▶ _PAGE TEXT_:
# # # # #

# Tillamook time



## dirtsailor2003 (Dec 24, 2016)

Pepper jack and medium cheddar. There's nothing better!

Apple pellets I. The expando tube. Not sure what the temp is outside, but it's cold! 















Sent from my iPhone using Tapatalk


----------



## b-one (Dec 24, 2016)

Looking good!


----------



## redheelerdog (Dec 24, 2016)

Nice - I agree nothing better than Tillamook. I have been working on a batch from last spring.


----------



## WaterinHoleBrew (Dec 24, 2016)

Lookin great Case, I need to do a batch myself !  My favs are pepper jack & horseradish cheese.  Doesn't get much better than Tillamook !   Thumbs Up


----------



## oregonsmoke (Dec 24, 2016)

I agree! I am partial to Tillamook cheese myself and not just because I've lived here all my life!


----------



## oregonsmoke (Dec 24, 2016)

I have to admit though, I wasn't aware of the horseradish!


----------



## WaterinHoleBrew (Dec 24, 2016)

Oregonsmoke said:


> I have to admit though, I wasn't aware of the horseradish!



Just to clarify, to my knowledge Tillamook doesn't make a horseradish cheese.  Just meant smoked horseradish cheese is one I really like !  Sorry for any confusion !


----------



## dirtsailor2003 (Dec 24, 2016)

Smoking cheese makes me hungry! How about a batch of ABT's! 







Thinking cherry and the 14.5" WSM should work.


Sent from my iPhone using Tapatalk


----------



## dirtsailor2003 (Dec 24, 2016)

I like horseradish cheese too. They didn't have any when I bought these blocks. 

Both Umpqua and Blue Heron (Oregon cheeses) have a horseradish cheese that smokes up great. 


Sent from my iPhone using Tapatalk


----------



## WaterinHoleBrew (Dec 24, 2016)

Yum, ABT's are awesome !   :drool


----------



## dirtsailor2003 (Dec 24, 2016)

These are going to hit the spot!


Sent from my iPhone using Tapatalk


----------



## b-one (Dec 24, 2016)

:drool:


----------



## crankybuzzard (Dec 24, 2016)

Case, that all looks great!

Since my wife went to Oregon over the summer, all we have been buying is Tillamook cheese.   Our local store has the cheese, but I have to drive 15 minutes to get the butter.  

I was amazed at how big of a difference there was between the Tillamook stuff and what we used to buy!


----------



## disco (Dec 24, 2016)

No Tillamook up here but I have had it on my trips to Oregon. It would smoke well! The ABT's look great enough for a point!

Disco


----------



## dirtsailor2003 (Dec 24, 2016)

CrankyBuzzard said:


> Case, that all looks great!
> 
> Since my wife went to Oregon over the summer, all we have been buying is Tillamook cheese.   Our local store has the cheese, but I have to drive 15 minutes to get the butter.

# # # # #

▶ _SHORT TASK 1_: In the Tillamook thread, which two Oregon cheese makers does dirtsailor2003 say make a horseradish cheese that smokes well?
▶ _SHORT TASK 2_: Duplicate the passage of the Tillamook thread starting at "## crankybuzzard (Dec" and ending at "disco (Dec 24, 2016)".
▶ _SHORT TASK 3_: Name every username that heads a post in the Tillamook thread, each listed once.

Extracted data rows
# # # # #

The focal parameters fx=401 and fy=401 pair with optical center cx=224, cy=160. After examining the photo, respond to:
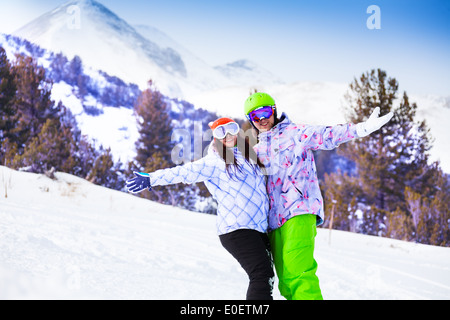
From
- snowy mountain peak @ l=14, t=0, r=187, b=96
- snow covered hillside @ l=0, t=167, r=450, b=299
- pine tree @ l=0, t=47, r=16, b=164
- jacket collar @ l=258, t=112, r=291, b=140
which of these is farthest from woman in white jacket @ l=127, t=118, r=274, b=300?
snowy mountain peak @ l=14, t=0, r=187, b=96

# # # # #

▶ _RESULT 1_: Umpqua and Blue Heron.

▶ _RESULT 2_:
## crankybuzzard (Dec 24, 2016)

Case, that all looks great!

Since my wife went to Oregon over the summer, all we have been buying is Tillamook cheese.   Our local store has the cheese, but I have to drive 15 minutes to get the butter.  

I was amazed at how big of a difference there was between the Tillamook stuff and what we used to buy!


----------



## disco (Dec 24, 2016)

▶ _RESULT 3_: dirtsailor2003, b-one, redheelerdog, WaterinHoleBrew, oregonsmoke, crankybuzzard, disco